Using synthetic genome readers/regulators to interrogate chromatin processes: A brief review
- PMID: 38471600
- PMCID: PMC11055675
- DOI: 10.1016/j.ymeth.2024.03.001
Using synthetic genome readers/regulators to interrogate chromatin processes: A brief review
Abstract
Aberrant gene expression underlies numerous human ailments. Hence, developing small molecules to target and remedy dysfunctional gene regulation has been a long-standing goal at the interface of chemistry and medicine. A major challenge for designing small molecule therapeutics aimed at targeting desired genomic loci is the minimization of widescale disruption of genomic functions. To address this challenge, we rationally design polyamide-based multi-functional molecules, i.e., Synthetic Genome Readers/Regulators (SynGRs), which, by design, target distinct sequences in the genome. Herein, we briefly review how SynGRs access chromatin-bound and chromatin-free genomic sites, then highlight the methods for the study of chromatin processes using SynGRs on positioned nucleosomes in vitro or disease-causing repressive genomic loci in vivo.

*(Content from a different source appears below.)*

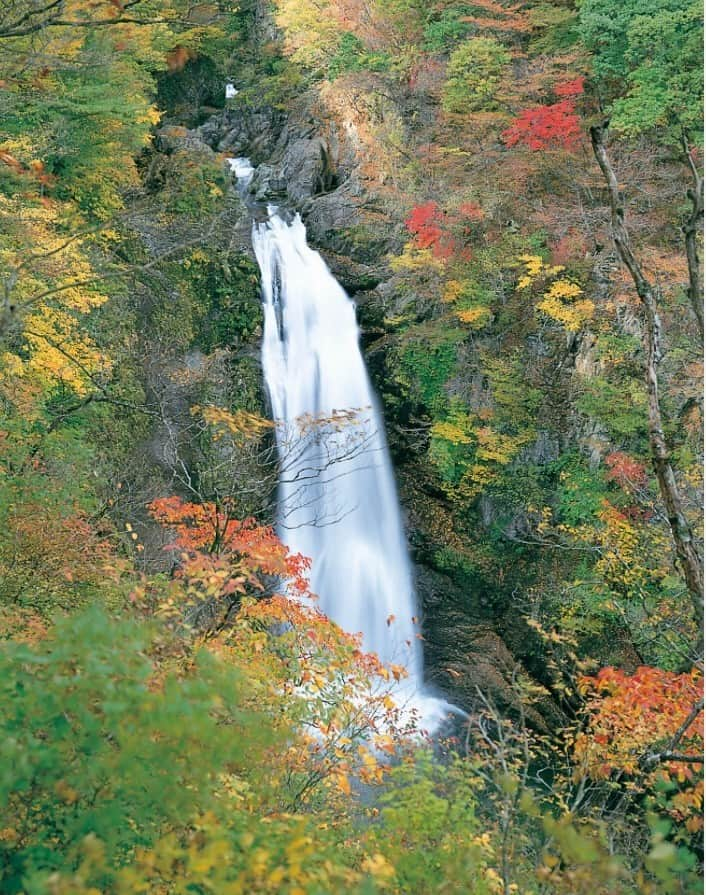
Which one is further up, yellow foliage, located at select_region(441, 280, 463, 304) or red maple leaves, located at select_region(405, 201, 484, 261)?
red maple leaves, located at select_region(405, 201, 484, 261)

Keywords: COSMIC; CSI; DiSEL; Genome-targeting; Nucleosome; Polyamide; SEL; SynGR; Synthetic transcription factors; Transcription.
Copyright © 2024 Elsevier Inc. All rights reserved.
Conflict of interest statement
Declaration of competing interest The authors declare the following financial interests/personal relationships which may be considered as potential competing interests: AZA: founder of Vista Motif LLC, Winstep Forward non-profit 501(C) (3) and co-founder of Design Therapeutics. SJP and AD: none.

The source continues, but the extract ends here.